Cross-chain bridge exploits have cost the crypto industry $328.6 million across eight separate incidents so far in May 2026, according to data from blockchain security firm Peckshield. The tally covers attacks on bridges that let users move assets between different blockchains — a corner of DeFi that's been repeatedly hammered. This month's haul already surpasses the total for all of April.
The May tally
Peckshield's figures, shared Monday, break the losses down by incident but don't name every victim. At least three of the eight attacks involved bridges that had been audited, the firm noted. The largest single event accounted for roughly $110 million; the smallest was just under $2 million. Most exploited code vulnerabilities that let attackers mint tokens on one chain and redeem them on another.

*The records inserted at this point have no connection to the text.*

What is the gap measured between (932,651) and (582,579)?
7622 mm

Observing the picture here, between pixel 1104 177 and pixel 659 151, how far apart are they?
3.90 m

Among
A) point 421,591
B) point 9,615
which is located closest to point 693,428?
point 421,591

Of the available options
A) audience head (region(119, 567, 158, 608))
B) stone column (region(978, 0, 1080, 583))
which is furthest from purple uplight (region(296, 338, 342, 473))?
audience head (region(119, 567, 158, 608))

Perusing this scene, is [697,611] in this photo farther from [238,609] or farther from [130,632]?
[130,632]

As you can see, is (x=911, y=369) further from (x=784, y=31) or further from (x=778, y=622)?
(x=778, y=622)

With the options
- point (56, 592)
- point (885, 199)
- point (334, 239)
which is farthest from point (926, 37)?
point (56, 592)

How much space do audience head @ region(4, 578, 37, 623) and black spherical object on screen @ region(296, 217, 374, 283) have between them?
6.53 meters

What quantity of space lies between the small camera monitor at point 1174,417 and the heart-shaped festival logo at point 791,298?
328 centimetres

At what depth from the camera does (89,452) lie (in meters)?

Why bridges keep getting hit
Bridges are complicated. They rely on smart contracts, validators, and often custom token logic — a lot of moving parts. Attackers have drained over $2 billion from bridges since 2021, and the pattern hasn't changed much: a bug in the verification or message-passing layer. This month's batch suggests the industry hasn't found a fix that sticks. Peckshield called the trend “concerning but not surprising” in a brief post accompanying the data.
What happens now
Several teams behind the affected bridges are still assessing the damage. At least two have paused operations indefinitely. The total might climb as more forensic reports come in. Peckshield said it expects to publish detailed breakdowns for each exploit later this week. For users holding assets on these bridges, the next few days should clarify how much — if anything — can be recovered.